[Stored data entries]
● ● ● ● ● ● ●
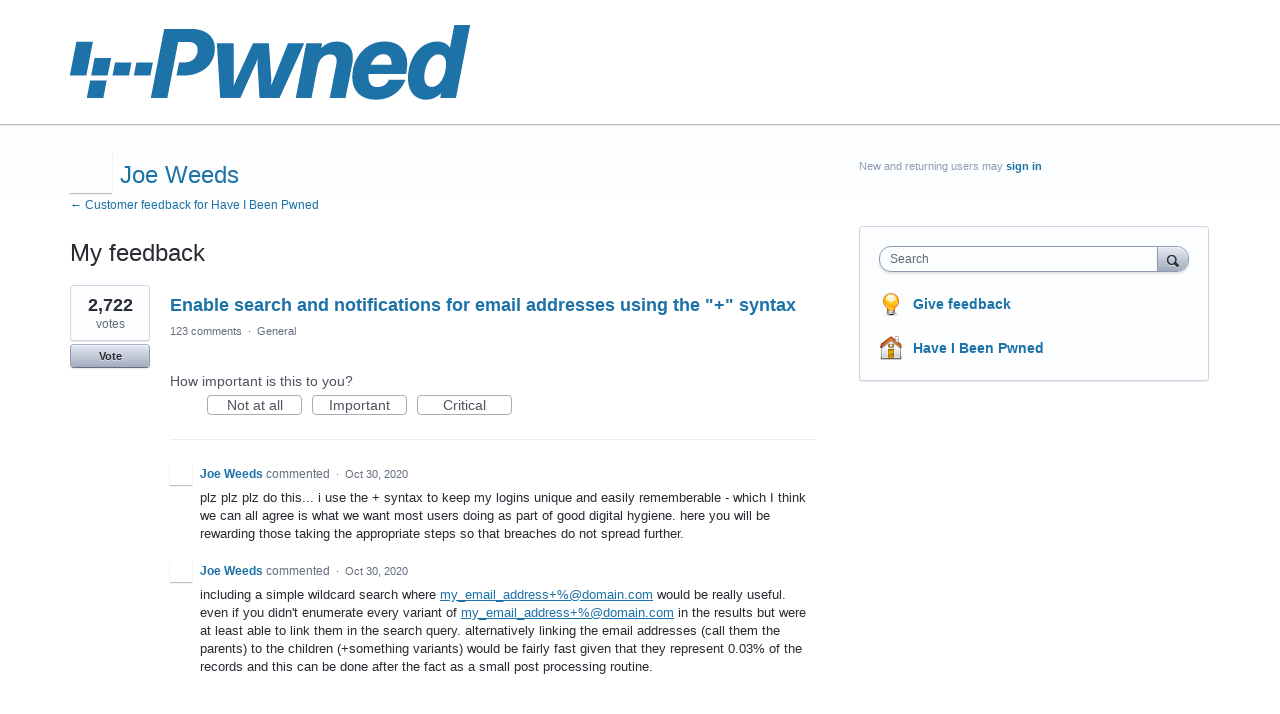

--- FILE ---
content_type: application/javascript; charset=utf-8
request_url: https://by2.uservoice.com/t2/235994/portal/track.js?_=1769305005003&s=0&c=__uvSessionData0
body_size: 3
content:
__uvSessionData0({"uvts":"5e7322a3-a691-4b25-400d-6e6f81aaf94e"});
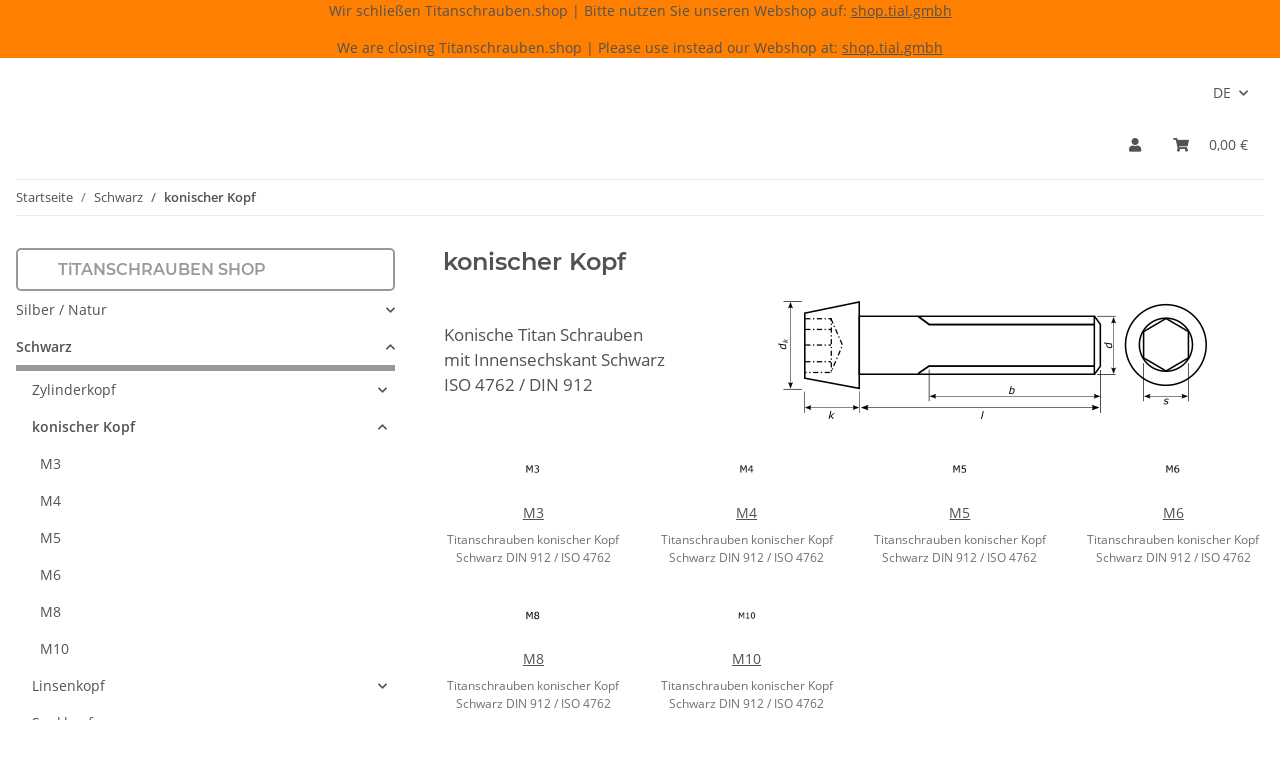

--- FILE ---
content_type: text/css
request_url: https://www.titanschrauben.shop/templates/NOVAChild/themes/my-nova/custom.css?v=5.2.0
body_size: 412
content:
/*
 * Platz für eigene Änderungen direkt als CSS
 * Die hier gemachten Änderungen überschreiben ggfs. andere Styles, da diese Datei als letzte geladen wird.
 */

/* 
 * body
 */
#content-wrapper:not(.has-fluid) {
    padding-top: 0;
} 
 
body {
  background-color: #ffffff;
}


/* 
 * header
 */



.navbar-brand {
    display: none;
  }
  
#search {
    display: none;
}

.search-wrapper.w-100-util {
    display: none;
}


element.style {
    box-shadow: none;
}

#jtl-nav-wrapper {
    box-shadow: none;
}




/* 
 * sidepanel
 */
  
#content .productlist-filter-headline.d-none.d-md-flex {
  color: #999999;
  padding: 10px 10px 10px 40px; 
  border-style: solid;
  border-radius: 5px;
  border-width: 2px;
  border-bottom: 2px solid #999999;
  margin: 0 auto;
}

.box-categories .dropdown .collapse, .box-linkgroup .dropdown .collapse {
    background: #ffffff;
}    

aside .nav-panel > .nav > .active > .nav-link {
    border-bottom: 0.375rem solid #999999;
}

/* 
 * main
 */
  

.productlist-page-nav.productlist-page-nav-header-m {
    margin-top: 0;
    display: none;
}


.list-gallery:hover img.first {
  opacity: 1;
}

.list-gallery:hover img.second {
  opacity: 0;
}

.item_desc.small.text-muted-util.d-none.d-md-block {
    text-align: center;
}

.delivery-status, .signal_image {
  .status-0 {
    color: #99ccff;
  }
}

/* 
 * warenkorb und checkout
 */

.checkout-confirmation .checkout-confirmation-legal-notice {
  display: none;
}

/* 
 * footer
 */

#footer {
	background-color: #ffffff;
}

#system-credits { 
	display: none;
}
● ● ● ● ● ● ●
→ **Work task**
Wherever a line in the records contains the word "color", copy that line.

→ **Response to this exercise**
  background-color: #ffffff;
  color: #999999;
    color: #99ccff;
	background-color: #ffffff;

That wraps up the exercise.